### Problem details
Rewrite the text about winter sleep from "Winter is the" to "tossing and turning.", changing "couch" to "sofa".

### Text block
== Segment start ==

Winter is the season of cuddles and curling up inside on the couch, hiding from the cold via baking and binge-watching. You'd think with all that nesting you'd be sleeping like a baby during the winter season. But in actuality, cold weather comes with its own sleep challenges for lots of people — including a disrupted sleep schedule, feelings of lethargy, and plenty of tossing and turning.
1. Take Control of the Light
Dr. Chris Winter, a neurologist, sleep specialist, and author of The Sleep Solution, says one of the best things you can do to ensure quality winter sleep is to manipulate the light in your home. Light plays a big role in timing our daily lives — meals, exercise, work, and sleep — as well as our circadian rhythms. The problem is, during the winter there's less light overall, and the little light that is present is of a poorer quality, he explains. This can lead to increased tiredness, since less light equals more melatonin (the hormone that helps regulate the sleep cycle).
People often feel sleepy earlier during those cold winter nights — but hitting the hay too early can mess with your overall sleep schedule and leave you wide awake at 4 AM. Dr. Winter says, "Instead of going to bed earlier, use artificial lighting to prolong the day a bit." He recommends Soraa bulbs, which mimic the full light spectrum of the sun and expose your brain to rays that's more like full daytime light (rather than the artificial ones you're getting from your lamps and devices).

== Segment end ==

### Provided data
== Segment start ==

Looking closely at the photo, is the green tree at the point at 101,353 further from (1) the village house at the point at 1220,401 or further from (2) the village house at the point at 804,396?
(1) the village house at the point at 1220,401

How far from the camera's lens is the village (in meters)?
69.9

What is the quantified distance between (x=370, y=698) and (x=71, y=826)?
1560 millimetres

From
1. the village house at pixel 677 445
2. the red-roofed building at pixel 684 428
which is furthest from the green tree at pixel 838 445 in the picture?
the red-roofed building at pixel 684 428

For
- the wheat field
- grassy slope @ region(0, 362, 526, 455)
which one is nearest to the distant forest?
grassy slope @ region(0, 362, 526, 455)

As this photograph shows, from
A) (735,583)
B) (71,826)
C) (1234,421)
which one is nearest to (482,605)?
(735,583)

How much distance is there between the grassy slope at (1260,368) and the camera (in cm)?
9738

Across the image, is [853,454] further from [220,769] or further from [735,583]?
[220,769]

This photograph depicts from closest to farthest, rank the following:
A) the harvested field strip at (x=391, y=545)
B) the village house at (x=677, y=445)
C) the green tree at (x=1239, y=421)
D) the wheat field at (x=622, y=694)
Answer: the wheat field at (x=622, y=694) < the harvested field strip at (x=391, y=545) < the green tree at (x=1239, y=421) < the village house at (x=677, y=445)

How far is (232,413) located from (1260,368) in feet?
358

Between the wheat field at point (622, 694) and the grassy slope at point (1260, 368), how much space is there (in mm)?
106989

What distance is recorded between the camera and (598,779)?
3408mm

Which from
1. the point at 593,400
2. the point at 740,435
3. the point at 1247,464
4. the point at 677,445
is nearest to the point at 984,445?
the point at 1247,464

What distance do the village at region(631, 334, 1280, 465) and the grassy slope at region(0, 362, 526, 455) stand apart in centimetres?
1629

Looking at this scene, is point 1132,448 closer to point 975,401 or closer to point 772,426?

== Segment end ==

### Task response
Winter is the season of cuddles and curling up inside on the sofa, hiding from the cold via baking and binge-watching. You'd think with all that nesting you'd be sleeping like a baby during the winter season. But in actuality, cold weather comes with its own sleep challenges for lots of people — including a disrupted sleep schedule, feelings of lethargy, and plenty of tossing and turning.